What is being asked
Recast the rows below as a numbered list, dropping every blank line.

[START Entries]

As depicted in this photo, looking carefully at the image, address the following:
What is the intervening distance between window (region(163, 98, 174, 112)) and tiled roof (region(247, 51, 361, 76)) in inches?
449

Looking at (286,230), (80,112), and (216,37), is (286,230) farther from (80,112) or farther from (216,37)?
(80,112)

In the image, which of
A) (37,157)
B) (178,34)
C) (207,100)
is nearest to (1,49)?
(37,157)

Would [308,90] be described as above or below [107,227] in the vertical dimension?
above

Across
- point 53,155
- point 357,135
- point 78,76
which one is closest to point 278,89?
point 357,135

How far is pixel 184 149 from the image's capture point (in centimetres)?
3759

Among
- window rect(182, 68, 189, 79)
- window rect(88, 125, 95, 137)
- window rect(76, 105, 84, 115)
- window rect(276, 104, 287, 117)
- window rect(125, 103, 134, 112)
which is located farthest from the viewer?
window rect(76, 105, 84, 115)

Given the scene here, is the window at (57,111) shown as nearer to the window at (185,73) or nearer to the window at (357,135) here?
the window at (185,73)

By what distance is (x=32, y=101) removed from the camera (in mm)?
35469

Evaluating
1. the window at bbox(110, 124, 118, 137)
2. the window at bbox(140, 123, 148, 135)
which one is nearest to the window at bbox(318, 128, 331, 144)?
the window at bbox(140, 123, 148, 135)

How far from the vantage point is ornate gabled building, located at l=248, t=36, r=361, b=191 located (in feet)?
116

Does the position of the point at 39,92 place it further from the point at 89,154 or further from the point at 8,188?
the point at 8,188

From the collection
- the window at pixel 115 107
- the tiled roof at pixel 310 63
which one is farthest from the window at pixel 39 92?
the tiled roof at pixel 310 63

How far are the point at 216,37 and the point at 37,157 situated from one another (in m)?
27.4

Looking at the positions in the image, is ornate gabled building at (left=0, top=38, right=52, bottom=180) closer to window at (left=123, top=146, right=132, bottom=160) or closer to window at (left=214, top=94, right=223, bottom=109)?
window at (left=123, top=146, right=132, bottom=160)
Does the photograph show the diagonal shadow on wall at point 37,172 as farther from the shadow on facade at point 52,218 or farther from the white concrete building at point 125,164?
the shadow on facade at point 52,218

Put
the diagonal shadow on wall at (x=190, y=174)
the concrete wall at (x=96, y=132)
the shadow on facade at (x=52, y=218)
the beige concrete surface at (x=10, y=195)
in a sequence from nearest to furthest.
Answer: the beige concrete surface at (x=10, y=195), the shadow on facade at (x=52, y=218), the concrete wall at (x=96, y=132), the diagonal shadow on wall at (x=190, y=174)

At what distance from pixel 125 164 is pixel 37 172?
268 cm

[END Entries]

Finished answer
1. As depicted in this photo, looking carefully at the image, address the following:
2. What is the intervening distance between window (region(163, 98, 174, 112)) and tiled roof (region(247, 51, 361, 76)) in inches?
3. 449
4. Looking at (286,230), (80,112), and (216,37), is (286,230) farther from (80,112) or farther from (216,37)?
5. (80,112)
6. In the image, which of
7. A) (37,157)
8. B) (178,34)
9. C) (207,100)
10. is nearest to (1,49)?
11. (37,157)
12. Would [308,90] be described as above or below [107,227] in the vertical dimension?
13. above
14. Across
15. - point 53,155
16. - point 357,135
17. - point 78,76
18. which one is closest to point 278,89?
19. point 357,135
20. How far is pixel 184 149 from the image's capture point (in centimetres)?
21. 3759
22. Among
23. - window rect(182, 68, 189, 79)
24. - window rect(88, 125, 95, 137)
25. - window rect(76, 105, 84, 115)
26. - window rect(276, 104, 287, 117)
27. - window rect(125, 103, 134, 112)
28. which is located farthest from the viewer?
29. window rect(76, 105, 84, 115)
30. Given the scene here, is the window at (57,111) shown as nearer to the window at (185,73) or nearer to the window at (357,135) here?
31. the window at (185,73)
32. By what distance is (x=32, y=101) removed from the camera (in mm)?
33. 35469
34. Evaluating
35. 1. the window at bbox(110, 124, 118, 137)
36. 2. the window at bbox(140, 123, 148, 135)
37. which one is nearest to the window at bbox(318, 128, 331, 144)?
38. the window at bbox(140, 123, 148, 135)
39. How far from the vantage point is ornate gabled building, located at l=248, t=36, r=361, b=191 located (in feet)?
40. 116
41. Does the position of the point at 39,92 place it further from the point at 89,154 or further from the point at 8,188?
42. the point at 8,188
43. From the collection
44. - the window at pixel 115 107
45. - the tiled roof at pixel 310 63
46. which one is farthest from the window at pixel 39 92?
47. the tiled roof at pixel 310 63
48. How far are the point at 216,37 and the point at 37,157 situated from one another (in m)?
49. 27.4
50. Looking at the positions in the image, is ornate gabled building at (left=0, top=38, right=52, bottom=180) closer to window at (left=123, top=146, right=132, bottom=160) or closer to window at (left=214, top=94, right=223, bottom=109)?
51. window at (left=123, top=146, right=132, bottom=160)
52. Does the photograph show the diagonal shadow on wall at point 37,172 as farther from the shadow on facade at point 52,218 or farther from the white concrete building at point 125,164?
53. the shadow on facade at point 52,218
54. Put
55. the diagonal shadow on wall at (x=190, y=174)
56. the concrete wall at (x=96, y=132)
57. the shadow on facade at (x=52, y=218)
58. the beige concrete surface at (x=10, y=195)
59. in a sequence from nearest to furthest.
60. Answer: the beige concrete surface at (x=10, y=195), the shadow on facade at (x=52, y=218), the concrete wall at (x=96, y=132), the diagonal shadow on wall at (x=190, y=174)
61. At what distance from pixel 125 164 is pixel 37 172?
62. 268 cm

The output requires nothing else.